The Japan-headquartered firm will also review its current pipeline for any other viable candidates to take on COVID-19.

Such an approach has aided Gilead Science’s efforts. The firm has begun two Phase III clinical studies of its antiviral candidate remdesivir, developed (though never approved) to treat Ebola virus. It has also shown promise against other infectious diseases including Marburg, MERS and SARS.

“This is an experimental medicine that has only been used in a small number of patients with COVID-19 to date, so Gilead does not have an appropriately robust understanding of the effect of this drug to warrant broad use at this time,” Gilead said.

With about 1,000 patients set to be tested with remdesivir, Gilead has turned to a stockpile manufactured in response to Ebola to address present coronavirus needs, and – in anticipation of expanded use – is manufacturing two formulations of remdesivir, in both liquid and freeze-dried forms, while upping capacity and production internally and externally.

Stem cells

According to San Marino’s Bioscience Institute SpA, a regenerative medicine center and stem cell production facility, mesenchymal stem cells could potentially be treatment for the novel coronavirus by “improving lung microenvironment, inhibiting immune system overactivation, promoting tissue repair, protecting lung alveoli epithelial cells, preventing pulmonary fibrosis, and improving lung function.”

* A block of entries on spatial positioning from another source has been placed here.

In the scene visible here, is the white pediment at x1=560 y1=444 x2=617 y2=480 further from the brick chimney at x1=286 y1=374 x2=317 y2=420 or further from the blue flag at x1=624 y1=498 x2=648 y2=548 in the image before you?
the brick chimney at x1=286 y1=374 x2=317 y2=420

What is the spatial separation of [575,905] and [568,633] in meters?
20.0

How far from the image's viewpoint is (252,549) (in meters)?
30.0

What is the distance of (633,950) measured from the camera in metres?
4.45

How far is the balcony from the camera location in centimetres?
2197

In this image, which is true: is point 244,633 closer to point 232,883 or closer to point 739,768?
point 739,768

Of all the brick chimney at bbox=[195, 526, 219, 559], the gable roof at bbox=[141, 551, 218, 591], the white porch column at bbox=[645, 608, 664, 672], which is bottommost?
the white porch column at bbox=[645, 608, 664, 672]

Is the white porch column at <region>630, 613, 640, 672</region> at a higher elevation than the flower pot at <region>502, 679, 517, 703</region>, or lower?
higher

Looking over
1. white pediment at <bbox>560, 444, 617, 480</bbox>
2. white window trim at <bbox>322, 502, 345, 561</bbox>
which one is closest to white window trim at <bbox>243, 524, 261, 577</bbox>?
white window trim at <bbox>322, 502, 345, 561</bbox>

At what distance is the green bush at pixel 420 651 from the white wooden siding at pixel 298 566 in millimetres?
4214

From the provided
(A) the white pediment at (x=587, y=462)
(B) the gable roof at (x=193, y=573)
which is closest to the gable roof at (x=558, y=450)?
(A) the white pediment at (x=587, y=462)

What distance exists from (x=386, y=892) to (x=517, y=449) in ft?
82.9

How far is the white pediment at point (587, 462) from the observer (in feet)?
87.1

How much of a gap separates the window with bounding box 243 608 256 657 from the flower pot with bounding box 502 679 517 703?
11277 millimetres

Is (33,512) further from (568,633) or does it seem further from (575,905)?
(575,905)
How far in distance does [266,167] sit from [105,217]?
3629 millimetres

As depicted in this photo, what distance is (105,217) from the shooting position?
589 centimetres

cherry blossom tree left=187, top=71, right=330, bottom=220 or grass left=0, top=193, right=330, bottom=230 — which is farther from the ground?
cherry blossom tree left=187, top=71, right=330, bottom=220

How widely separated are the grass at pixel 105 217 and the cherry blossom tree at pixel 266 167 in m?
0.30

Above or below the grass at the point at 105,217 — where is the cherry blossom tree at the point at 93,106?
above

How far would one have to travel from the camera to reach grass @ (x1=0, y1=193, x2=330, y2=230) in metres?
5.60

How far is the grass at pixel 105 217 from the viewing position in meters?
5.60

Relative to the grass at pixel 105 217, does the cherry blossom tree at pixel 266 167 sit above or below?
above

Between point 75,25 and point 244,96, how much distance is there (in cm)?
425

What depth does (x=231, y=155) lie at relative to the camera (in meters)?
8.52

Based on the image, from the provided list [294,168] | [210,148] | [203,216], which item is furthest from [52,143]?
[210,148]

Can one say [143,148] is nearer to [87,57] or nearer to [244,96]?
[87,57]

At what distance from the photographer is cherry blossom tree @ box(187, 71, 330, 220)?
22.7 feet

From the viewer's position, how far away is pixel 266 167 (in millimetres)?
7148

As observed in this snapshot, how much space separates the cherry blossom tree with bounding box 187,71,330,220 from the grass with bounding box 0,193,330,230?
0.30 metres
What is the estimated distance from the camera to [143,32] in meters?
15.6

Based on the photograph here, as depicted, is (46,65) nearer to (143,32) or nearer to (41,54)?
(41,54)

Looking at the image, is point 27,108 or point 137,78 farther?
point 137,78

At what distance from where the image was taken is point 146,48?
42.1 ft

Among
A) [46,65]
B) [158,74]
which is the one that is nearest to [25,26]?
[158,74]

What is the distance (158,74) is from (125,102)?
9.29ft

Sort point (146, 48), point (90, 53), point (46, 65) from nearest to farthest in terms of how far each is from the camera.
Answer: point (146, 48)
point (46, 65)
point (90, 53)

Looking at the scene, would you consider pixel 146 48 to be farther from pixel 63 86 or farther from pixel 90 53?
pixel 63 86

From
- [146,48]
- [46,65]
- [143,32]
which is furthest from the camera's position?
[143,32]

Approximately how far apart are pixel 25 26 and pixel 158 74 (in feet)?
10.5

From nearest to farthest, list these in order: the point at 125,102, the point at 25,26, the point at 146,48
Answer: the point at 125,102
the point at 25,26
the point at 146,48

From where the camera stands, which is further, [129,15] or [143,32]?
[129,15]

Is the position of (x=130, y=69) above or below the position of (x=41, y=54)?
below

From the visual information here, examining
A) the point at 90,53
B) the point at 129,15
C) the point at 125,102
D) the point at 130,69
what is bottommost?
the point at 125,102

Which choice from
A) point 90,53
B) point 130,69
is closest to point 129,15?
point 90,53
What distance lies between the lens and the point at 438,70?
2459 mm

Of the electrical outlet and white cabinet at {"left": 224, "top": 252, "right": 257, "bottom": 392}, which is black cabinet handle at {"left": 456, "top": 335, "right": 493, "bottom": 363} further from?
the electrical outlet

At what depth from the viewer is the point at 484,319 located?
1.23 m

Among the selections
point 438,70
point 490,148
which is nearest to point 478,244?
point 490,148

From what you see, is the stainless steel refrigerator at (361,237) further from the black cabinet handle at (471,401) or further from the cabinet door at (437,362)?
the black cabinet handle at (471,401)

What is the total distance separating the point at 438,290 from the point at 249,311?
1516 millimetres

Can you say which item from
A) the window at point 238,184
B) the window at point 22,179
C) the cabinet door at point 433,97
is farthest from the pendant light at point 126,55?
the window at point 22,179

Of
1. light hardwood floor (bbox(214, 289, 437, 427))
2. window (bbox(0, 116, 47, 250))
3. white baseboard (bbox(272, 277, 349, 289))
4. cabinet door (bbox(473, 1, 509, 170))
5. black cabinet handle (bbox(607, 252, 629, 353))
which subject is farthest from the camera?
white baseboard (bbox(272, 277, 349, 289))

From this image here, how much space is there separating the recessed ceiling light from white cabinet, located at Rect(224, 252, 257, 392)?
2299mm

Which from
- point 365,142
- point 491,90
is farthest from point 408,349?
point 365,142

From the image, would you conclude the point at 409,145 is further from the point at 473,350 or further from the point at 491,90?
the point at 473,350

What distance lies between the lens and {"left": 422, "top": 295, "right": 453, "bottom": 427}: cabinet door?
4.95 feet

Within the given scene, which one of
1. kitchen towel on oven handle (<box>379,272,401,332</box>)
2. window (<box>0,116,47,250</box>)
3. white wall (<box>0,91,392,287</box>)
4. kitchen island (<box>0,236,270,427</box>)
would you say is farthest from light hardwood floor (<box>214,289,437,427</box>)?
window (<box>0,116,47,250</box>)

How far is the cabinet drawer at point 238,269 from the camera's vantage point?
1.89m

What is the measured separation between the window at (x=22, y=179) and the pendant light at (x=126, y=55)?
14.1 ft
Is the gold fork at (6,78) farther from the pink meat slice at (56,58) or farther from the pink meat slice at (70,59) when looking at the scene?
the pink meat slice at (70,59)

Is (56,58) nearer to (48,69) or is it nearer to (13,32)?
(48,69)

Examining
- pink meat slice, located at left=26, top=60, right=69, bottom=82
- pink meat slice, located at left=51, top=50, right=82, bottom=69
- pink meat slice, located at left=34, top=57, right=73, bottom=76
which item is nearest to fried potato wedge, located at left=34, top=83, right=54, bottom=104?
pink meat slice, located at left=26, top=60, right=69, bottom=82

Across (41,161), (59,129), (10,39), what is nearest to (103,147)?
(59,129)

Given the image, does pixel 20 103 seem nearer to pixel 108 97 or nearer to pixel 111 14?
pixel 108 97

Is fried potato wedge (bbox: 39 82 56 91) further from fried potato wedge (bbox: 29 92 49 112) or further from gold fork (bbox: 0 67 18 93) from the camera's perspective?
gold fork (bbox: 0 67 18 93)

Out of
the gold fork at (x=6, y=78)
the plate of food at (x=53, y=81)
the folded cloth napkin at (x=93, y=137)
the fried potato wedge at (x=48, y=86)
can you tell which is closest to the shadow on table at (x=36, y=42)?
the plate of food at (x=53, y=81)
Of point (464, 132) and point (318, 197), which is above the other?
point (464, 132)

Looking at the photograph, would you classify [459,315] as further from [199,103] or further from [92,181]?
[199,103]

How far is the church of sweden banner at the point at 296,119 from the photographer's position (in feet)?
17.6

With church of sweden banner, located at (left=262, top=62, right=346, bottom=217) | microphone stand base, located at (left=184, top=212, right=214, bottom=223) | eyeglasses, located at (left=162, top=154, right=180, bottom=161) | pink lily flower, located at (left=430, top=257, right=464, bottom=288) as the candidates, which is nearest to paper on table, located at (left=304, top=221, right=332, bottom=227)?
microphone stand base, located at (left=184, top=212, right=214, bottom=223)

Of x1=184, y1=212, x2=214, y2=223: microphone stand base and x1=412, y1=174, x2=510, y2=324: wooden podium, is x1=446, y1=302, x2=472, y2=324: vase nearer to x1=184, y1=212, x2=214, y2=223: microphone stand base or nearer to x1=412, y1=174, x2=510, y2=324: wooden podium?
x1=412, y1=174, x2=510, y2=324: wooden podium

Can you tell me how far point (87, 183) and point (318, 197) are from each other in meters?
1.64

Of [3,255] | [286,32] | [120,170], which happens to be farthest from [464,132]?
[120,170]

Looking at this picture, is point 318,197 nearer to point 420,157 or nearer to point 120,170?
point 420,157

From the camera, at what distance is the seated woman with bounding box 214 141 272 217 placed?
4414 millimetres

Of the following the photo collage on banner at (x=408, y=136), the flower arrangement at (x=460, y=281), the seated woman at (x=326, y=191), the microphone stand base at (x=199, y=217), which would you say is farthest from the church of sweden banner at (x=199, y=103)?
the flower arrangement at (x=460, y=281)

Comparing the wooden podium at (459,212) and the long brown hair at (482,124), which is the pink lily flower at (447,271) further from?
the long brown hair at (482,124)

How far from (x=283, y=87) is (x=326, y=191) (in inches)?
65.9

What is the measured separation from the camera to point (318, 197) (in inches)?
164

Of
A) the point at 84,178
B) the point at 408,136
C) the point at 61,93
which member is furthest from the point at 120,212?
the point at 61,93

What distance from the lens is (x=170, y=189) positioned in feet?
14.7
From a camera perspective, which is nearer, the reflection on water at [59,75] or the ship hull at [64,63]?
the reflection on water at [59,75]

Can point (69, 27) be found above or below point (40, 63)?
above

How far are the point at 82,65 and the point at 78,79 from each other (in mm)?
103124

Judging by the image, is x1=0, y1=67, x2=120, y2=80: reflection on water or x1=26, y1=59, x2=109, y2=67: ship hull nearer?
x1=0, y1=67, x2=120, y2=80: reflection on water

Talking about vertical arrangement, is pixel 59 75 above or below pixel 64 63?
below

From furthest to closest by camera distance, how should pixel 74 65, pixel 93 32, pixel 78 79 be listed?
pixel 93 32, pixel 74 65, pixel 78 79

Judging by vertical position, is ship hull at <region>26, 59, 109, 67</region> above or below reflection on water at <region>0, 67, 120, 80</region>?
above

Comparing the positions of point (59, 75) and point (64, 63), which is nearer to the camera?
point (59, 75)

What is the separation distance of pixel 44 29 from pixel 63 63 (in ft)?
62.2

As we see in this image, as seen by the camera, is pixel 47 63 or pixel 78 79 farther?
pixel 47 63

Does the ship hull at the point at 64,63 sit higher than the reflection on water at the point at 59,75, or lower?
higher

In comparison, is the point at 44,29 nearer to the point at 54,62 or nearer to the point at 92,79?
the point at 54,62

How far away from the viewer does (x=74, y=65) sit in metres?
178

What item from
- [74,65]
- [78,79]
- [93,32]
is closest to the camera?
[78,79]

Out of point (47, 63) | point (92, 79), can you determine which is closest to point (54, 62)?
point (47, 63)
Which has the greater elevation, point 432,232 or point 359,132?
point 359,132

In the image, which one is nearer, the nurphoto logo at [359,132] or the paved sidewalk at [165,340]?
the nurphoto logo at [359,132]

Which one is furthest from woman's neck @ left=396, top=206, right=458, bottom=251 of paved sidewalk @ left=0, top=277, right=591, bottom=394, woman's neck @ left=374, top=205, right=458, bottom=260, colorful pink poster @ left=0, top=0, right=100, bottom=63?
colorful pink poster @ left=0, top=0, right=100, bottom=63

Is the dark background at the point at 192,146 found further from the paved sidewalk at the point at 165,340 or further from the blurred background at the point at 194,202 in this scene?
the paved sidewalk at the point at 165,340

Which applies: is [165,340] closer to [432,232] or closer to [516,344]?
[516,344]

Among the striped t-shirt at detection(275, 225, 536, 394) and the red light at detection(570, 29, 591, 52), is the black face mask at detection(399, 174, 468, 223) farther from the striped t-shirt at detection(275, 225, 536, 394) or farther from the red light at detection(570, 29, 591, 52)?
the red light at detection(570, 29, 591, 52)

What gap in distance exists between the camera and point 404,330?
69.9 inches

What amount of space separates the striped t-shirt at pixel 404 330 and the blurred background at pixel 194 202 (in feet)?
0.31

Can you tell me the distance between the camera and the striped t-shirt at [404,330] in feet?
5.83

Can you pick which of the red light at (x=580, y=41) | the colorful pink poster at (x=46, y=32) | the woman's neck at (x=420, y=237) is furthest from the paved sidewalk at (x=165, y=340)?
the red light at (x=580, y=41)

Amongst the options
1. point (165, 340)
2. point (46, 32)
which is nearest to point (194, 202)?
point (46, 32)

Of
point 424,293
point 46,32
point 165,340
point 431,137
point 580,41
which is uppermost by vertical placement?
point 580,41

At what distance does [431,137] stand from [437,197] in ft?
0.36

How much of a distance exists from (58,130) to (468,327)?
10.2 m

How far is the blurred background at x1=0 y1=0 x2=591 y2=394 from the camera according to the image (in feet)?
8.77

The company, citing the Chinese open repository for scientific researchers chinaXiv.org , says at least 14 trials are taking place in China using stem cells to treat coronavirus patients after positive animal testing showed stem cells might be able to repair the severe organ damage caused by the virus.

The firm even reports that “a critically ill 65-year-old Chinese woman infected with SARS-CoV-2, whose conditions significantly improved after the infusion of mesenchymal stem cells.”

If mesenchymal stem cells do prove to be the solution to the potential coronavirus crisis, Bioscience Institute alludes to the advantage that they are obtained from fat cells.

“That means that everyone can utilize his/her cells, eliminating any contamination or rejection risk,” said Giuseppe Mucci, CEO of Bioscience Institute.

“But expanding them to the quantity needed for infusion, that corresponds to at least 1 million cells per kg of weight, takes 2 to 3 weeks. That is why it is useful to cryopreserve a personal reserve of mesenchymal stem cells, that would allow to access an early, more successful, treatment.”